La première est ou était, car les informations disponibles ne permettent pas de savoir si elle est encore en vie, saoudienne : Manal Al-Sharif.

 

Agée de 32 ans informaticienne de profession, spécialisée dans la sécurité informatique. Elle s’est rendue célèbre grâce à sa récente campagne de protestation, relayée sur Internet, pour réclamer le droit des femmes saoudiennes à conduire. Son mouvement, auquel s’étaient ralliées plusieurs saoudiennes, s’intitulait humoristiquement :

« Teach me how to drive so I can protect myself », ‘Apprends-moi à conduire afin que je puisse me protéger’…

En mai 2011, pour avoir mis en ligne une vidéo d’elle-même au volant d’une voiture, elle fut arrêtée, détenue pendant une dizaine de jours, puis libérée sous la pression de la communauté d’Internet.

 

Rappelons que la dictature moyenâgeuse d’Arabie saoudite est le seul endroit au monde où il est interdit à des femmes de conduire un véhicule…

 

Le 26 février 2012, de nombreux médias internationaux se sont fait l’écho de sa mort dans un « mystérieux accident » de voiture, alors qu’elle occupait la place du passager avant, dans la province de Hael au nord du pays. Par la suite, les autorités saoudiennes ont démenti l’information. Mais, Manal Al-Sharif reste « invisible ».

 

Nous sommes  nombreux à nous inquiéter de son sort. D’autant plus que plusieurs provinces de l’Arabie saoudite sont actuellement en révolte, dans un climat de féroce répression et le silence absolu des médias. Notamment, le long du Golfe Persique dont la province de Qatif.

 

Citoyenne d’une pétromonarchie protégée de l’Occident, aucune mobilisation médiatique ni politique, n'est possible en faveur de Manal Al-Sharif. Il est vrai que le clan des Saoud qui opprime l’Arabie, régime corrompu et despotique, méprisé de tous les peuples musulmans pour offrir en tant que « Gardiens des Lieux Saints » une caricature de l’Islam, finance les "mouvements de démocratisation" chez ses voisins de la région, notamment en Libye et en Syrie…

 

Il a donc droit à la considération et au soutien de notre république, "laïque"... De ses "médias d'investigation", et de ses Belles Ames…

 

Nous sommes réduits à attendre de « voir » à nouveau Manal Al-Sharif, pour croire qu’elle est effectivement saine et sauve…

 

manal al-sharif


La seconde est : Etta James, qui vient de mourir le 20 janvier 2012. La veille de ses 74 ans, en Californie, des suites d’une leucémie.

 

Métissée, de père inconnu, sa mère était une jeune noire de 14 ans à sa naissance.
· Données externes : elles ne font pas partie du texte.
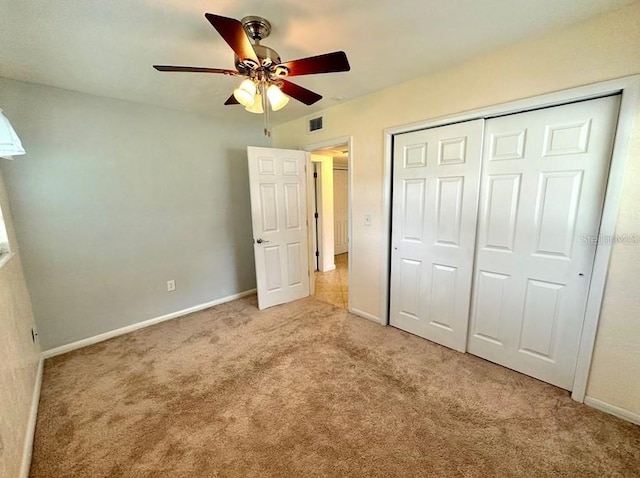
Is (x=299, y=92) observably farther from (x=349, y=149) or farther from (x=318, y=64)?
(x=349, y=149)

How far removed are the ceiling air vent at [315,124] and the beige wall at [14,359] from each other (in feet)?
8.70

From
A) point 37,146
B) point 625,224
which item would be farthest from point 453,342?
point 37,146

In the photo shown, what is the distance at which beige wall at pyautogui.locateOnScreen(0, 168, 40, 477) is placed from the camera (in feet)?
3.98

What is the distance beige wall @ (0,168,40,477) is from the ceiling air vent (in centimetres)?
265

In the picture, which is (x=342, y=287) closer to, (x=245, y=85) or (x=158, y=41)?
(x=245, y=85)

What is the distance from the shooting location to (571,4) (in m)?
1.38

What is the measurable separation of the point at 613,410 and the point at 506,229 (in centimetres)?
127

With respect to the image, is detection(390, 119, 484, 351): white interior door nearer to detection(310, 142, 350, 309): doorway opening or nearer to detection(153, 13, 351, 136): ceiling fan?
detection(153, 13, 351, 136): ceiling fan

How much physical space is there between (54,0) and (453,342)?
341 cm

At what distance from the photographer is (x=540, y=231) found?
1.84 m

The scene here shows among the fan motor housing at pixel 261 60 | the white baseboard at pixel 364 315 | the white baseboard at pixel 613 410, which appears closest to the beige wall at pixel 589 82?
the white baseboard at pixel 613 410

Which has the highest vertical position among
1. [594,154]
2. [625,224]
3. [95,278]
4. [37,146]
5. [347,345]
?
[37,146]

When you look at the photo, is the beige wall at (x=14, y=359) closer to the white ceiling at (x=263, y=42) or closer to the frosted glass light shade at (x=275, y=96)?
the white ceiling at (x=263, y=42)

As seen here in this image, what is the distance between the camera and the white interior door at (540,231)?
1.64 meters
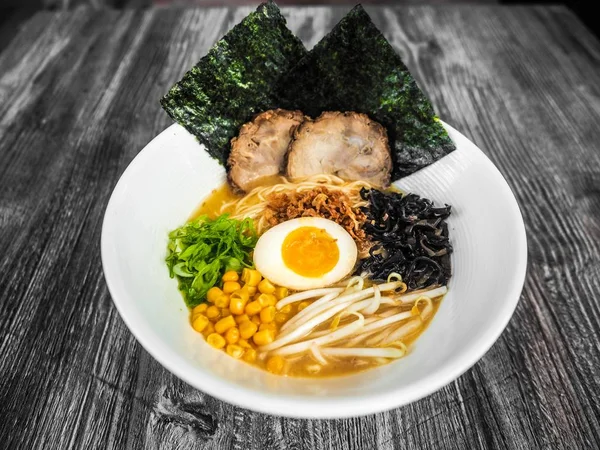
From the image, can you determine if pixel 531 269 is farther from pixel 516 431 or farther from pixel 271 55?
pixel 271 55

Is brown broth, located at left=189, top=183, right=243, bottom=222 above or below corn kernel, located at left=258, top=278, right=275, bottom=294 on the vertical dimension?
above

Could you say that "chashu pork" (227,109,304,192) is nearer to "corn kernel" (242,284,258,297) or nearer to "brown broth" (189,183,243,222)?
"brown broth" (189,183,243,222)

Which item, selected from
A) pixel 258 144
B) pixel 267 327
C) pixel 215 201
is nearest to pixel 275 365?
pixel 267 327

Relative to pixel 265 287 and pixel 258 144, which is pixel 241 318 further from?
pixel 258 144

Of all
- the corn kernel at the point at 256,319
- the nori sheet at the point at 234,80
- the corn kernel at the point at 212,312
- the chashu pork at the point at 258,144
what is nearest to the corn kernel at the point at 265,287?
the corn kernel at the point at 256,319

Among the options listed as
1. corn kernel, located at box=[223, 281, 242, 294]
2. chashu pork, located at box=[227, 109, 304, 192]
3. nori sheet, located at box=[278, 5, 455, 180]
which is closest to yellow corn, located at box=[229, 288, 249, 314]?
corn kernel, located at box=[223, 281, 242, 294]

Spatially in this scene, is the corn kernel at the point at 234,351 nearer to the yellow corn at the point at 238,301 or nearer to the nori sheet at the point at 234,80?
the yellow corn at the point at 238,301
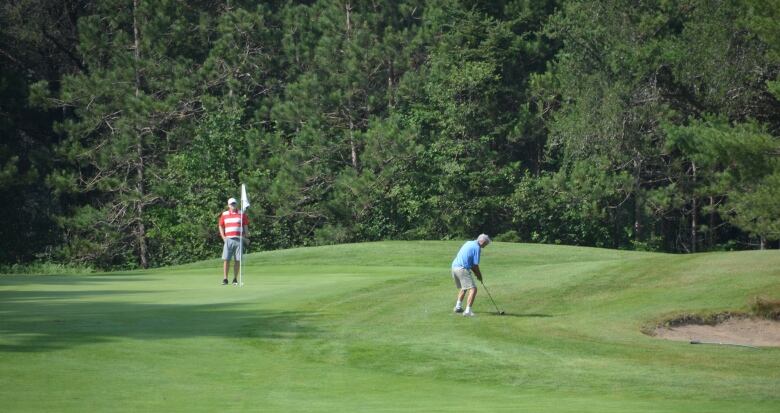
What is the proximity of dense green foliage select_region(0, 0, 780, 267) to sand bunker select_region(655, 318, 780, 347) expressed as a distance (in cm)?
3152

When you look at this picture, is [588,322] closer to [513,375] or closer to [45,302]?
[513,375]

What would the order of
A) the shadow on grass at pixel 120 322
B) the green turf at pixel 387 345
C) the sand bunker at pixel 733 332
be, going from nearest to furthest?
the green turf at pixel 387 345
the shadow on grass at pixel 120 322
the sand bunker at pixel 733 332

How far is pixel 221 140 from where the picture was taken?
56.7 meters

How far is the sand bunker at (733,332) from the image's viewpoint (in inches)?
820

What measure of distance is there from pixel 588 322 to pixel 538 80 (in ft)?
121

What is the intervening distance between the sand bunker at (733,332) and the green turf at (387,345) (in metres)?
0.50

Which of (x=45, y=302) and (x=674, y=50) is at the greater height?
(x=674, y=50)

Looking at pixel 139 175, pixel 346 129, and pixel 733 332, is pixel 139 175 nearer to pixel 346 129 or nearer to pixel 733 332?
pixel 346 129

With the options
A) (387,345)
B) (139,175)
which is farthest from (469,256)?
(139,175)

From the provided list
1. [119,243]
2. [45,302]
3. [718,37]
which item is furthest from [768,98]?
[45,302]

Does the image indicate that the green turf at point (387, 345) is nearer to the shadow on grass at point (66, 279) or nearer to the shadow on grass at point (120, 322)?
the shadow on grass at point (120, 322)

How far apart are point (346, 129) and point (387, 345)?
40741 mm

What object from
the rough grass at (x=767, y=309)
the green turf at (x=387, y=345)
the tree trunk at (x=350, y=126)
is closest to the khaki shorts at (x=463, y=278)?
the green turf at (x=387, y=345)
Elle connut l’enfance chaotique des familles d’accueil, souvent faite de manque de soins, de coups, de misère. Chanteuse exceptionnelle de blues et de rock, de soul et de jazz, elle a tracé sa route dans un pays dominé par le racisme où le fait d’être « noire », même à moitié, vous fermait les portes des TV, radios, et salles de concert « blanches ».

 

La consécration vint tard, elle vécut donc le destin d’une pionnière exploitée, pillée, copiée, subissant toutes les difficultés imaginables qu’une femme de talent peut rencontrer dans un monde de brutes. Des moments de désespoir, alternant avec des fulgurances de bonheur. Ouvrant la voie à de nombreux talents, parmi les plus grands, qui lui en sont reconnaissants, entre autres : chanteuses américaines, Diana Ross, Christina Aguilera, ou britanniques, Amy Winehouse, Adele.

 

Je dédie à Manal Al-Sharif une chanson interprétée par Etta James : Rock’n Roll Music.

 

C’était en 1986, lors d’un concert mythique organisé par Keith Richards, le talentueux guitariste et “source musicale” des Rolling Stones, accompagné d’une pléiade de grands musiciens, pour les 60 ans de Chuck Berry.

 

Keith Richards célébrait ainsi une “Légende” du rythm and blues, dont le répertoire, la créativité, la performance sur scène, furent à l’origine de ceux des grands groupes au succès mondial : Rolling Stones, Beatles, Dire Straits et tant d’autres. D’inoubliables interprètes, aussi, comme Tina Turner, Elvis Presley, Jerry Lee Lewis. Ou encore, des guitaristes virtuoses tels qu’Eric Clapton ou Jimi Hendrix.

 

Evidemment, étant noir il n’eut pas la même notoriété, ou la même couverture médiatique, qu’un Elvis Presley… Mais, il est considéré, à présent, comme “le plus grand” sur la planète "Rock'n Roll".

 

L’invitation faite à Etta James pour ce concert relança sa carrière, tombée injustement en panne. La générosité sur scène de Chuck Berry, soutenu par Keith Richards en arrière plan avec ses amis, sa complicité, son humour avec sa fameuse « duck walk », marche du canard, rendent l’interprétation d’Etta magnifique…

 

Dans cet hymne à la joie, Etta James lance un défi aux humiliations, souffrances et tyrannies en tous genres !…

 

 

 

 

Manal, Etta

 

Je vous admire et vous aime.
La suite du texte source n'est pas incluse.